Seed of Chucky Review

The most pleasingly bonkers horror in recent memory, the fifth entry in the Child’s Play series may not be high art exactly but it does make for deliriously entertaining viewing.

This time the fiendish killer doll (Dourif again on vocal duties) and his equally homicidal bride Tiffany (voiced by Tilly) are being utilised as puppets on a movie – with the real Jennifer Tilly voicing the part of Tiffany (though there’s no real life Brad Dourif on hand to voice Chucky – this isn’t a film that works by any real discernible logic). Meanwhile their polite, placid ‘son’ Glen (voiced by Boyd) has been enslaved into a Glastonbury ventriloquist act, until he eventually manages to break free with the intention of tracking down his folks. When Glen discovers Ma and Pa lying around in a special effects studio, he brings the inanimate duo back to life with the aid of an ancient amulet.
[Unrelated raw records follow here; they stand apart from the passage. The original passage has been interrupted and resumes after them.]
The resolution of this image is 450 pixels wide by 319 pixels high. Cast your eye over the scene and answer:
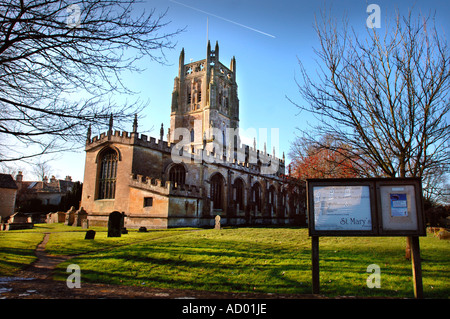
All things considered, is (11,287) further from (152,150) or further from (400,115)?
(152,150)

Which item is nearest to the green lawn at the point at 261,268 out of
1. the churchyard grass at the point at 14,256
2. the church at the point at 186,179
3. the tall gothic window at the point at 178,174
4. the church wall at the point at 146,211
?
the churchyard grass at the point at 14,256

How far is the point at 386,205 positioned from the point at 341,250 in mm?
4078

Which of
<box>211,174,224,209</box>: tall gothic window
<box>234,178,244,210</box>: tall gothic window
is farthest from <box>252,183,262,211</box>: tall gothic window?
<box>211,174,224,209</box>: tall gothic window

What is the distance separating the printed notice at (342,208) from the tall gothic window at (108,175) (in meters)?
20.1

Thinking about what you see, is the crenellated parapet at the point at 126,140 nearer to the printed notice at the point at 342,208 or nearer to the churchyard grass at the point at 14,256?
the churchyard grass at the point at 14,256

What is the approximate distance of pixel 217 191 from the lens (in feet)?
92.7

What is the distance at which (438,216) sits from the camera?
86.8 ft

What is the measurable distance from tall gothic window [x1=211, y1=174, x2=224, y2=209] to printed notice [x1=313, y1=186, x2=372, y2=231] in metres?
23.3

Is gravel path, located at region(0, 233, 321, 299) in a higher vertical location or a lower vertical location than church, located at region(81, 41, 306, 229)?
lower

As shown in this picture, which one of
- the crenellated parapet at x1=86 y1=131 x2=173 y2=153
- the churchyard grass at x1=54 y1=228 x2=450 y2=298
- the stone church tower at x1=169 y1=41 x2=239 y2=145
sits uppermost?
the stone church tower at x1=169 y1=41 x2=239 y2=145

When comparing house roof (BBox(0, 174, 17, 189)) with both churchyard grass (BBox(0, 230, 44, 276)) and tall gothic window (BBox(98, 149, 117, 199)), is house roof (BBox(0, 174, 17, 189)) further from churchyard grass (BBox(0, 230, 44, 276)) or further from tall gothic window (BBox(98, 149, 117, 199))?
churchyard grass (BBox(0, 230, 44, 276))

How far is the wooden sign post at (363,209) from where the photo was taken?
4355mm

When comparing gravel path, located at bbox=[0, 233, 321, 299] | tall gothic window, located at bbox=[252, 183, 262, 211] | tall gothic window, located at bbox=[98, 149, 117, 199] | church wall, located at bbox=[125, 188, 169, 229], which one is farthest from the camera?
tall gothic window, located at bbox=[252, 183, 262, 211]

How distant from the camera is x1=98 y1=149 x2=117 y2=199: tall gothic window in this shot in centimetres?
2199
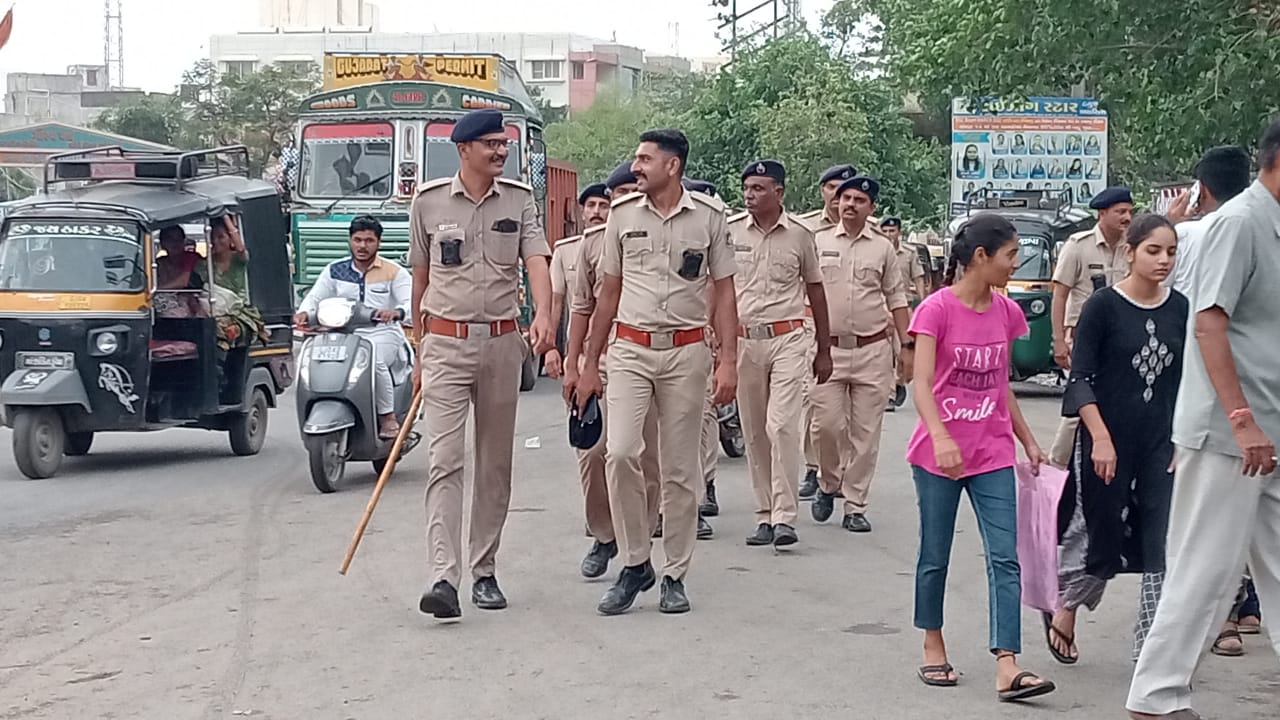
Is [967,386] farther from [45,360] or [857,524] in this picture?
[45,360]

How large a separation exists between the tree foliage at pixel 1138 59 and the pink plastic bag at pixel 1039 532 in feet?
37.5

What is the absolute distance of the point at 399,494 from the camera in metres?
12.1

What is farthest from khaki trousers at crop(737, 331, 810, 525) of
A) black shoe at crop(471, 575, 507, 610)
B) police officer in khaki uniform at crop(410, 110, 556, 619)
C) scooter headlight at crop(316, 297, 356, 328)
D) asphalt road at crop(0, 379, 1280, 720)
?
scooter headlight at crop(316, 297, 356, 328)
Re-awakened and re-invigorated the wisecracking Chucky and squeaky-voiced Tiffany embark on a plan to transport their souls into the bodies of the real Tilly and the rapper/actor Redman (here playing himself as an accomplished movie director). At the same time the duo also attempt to curb their ‘addiction’ to killing in order to set a good example to their sensitive son. Unsurprisingly they don’t succeed in kicking the habit.

It’s difficult to describe Seed of Chucky without making it sound entirely mad, but that’s a pretty fair representation of the movie. Taking the self-referential elements of 1998’s enjoyable Bride of Chucky one step further, this is an almost pathologically post-modern movie. Aside from featuring the real life Tilly and Redman, the film is packed with references to classic movies from Dressed to Kill to Rebel Without a Cause to Kramer Versus Kramer. OK, so the ‘post-modern horror-comedy’ bubble burst with the end of the Scream franchise a few years back, but Seed of Chucky is at least quite original with its use of irony. This is a film that sees Jennifer Tilly transformed into an opportunist slut and compulsive eater (“God she’s fat,” Tiffany moans after dragging an unconscious Tilly across the floor) while Redman becomes a sleazy, sexist pig. Rest assured, it isn’t a vanity picture.

The rest of the cast is arbitrary to say the least. After all, there can’t be many movies that would cast S Club 7’s pop-moppet Hannah Spearitt (as Tilly’s PA) and king of weird John Waters (as a snooping paparazzi) alongside each other! The highlight however has to be Billy Boyd’s inspired depiction of the gender-confused Glen (“Am I Glen…or Glenda?”), coming across as a crazed combination of Pinocchio, Oliver Twist and a camp Michael Caine. It’s the comic performance of the year so far, and helps make Seed of Chucky easily the most entertaining of the series – and a world away from the production line horror of the deplorable Child’s Play 3 (a movie which, to be fair, did contain the immortal line “Don’t f*ck with the Chuck!”).

Seed of Chucky is a messy movie even if you took away the gallons of blood. The plot veers all over the place with little sense of coherence and there’s a generous dose of obvious lines and painful puns that should have expired with the 1980s (“Drop dead,” “I’ve got a few skeletons in the closet” – you know the sort of thing). But these flaws don’t detract from the fun. Mancini, helming here for the first time after scripting the other movies, shoots with a great eye for colour and grip of genre, and he’s backed up by some inventive special effects that thankfully steer clear of a CGI offensive. And you’ve got to love a film that runs Britney Spears off the road and features a masturbating puppet in the same movie. Horror aficionados will love it.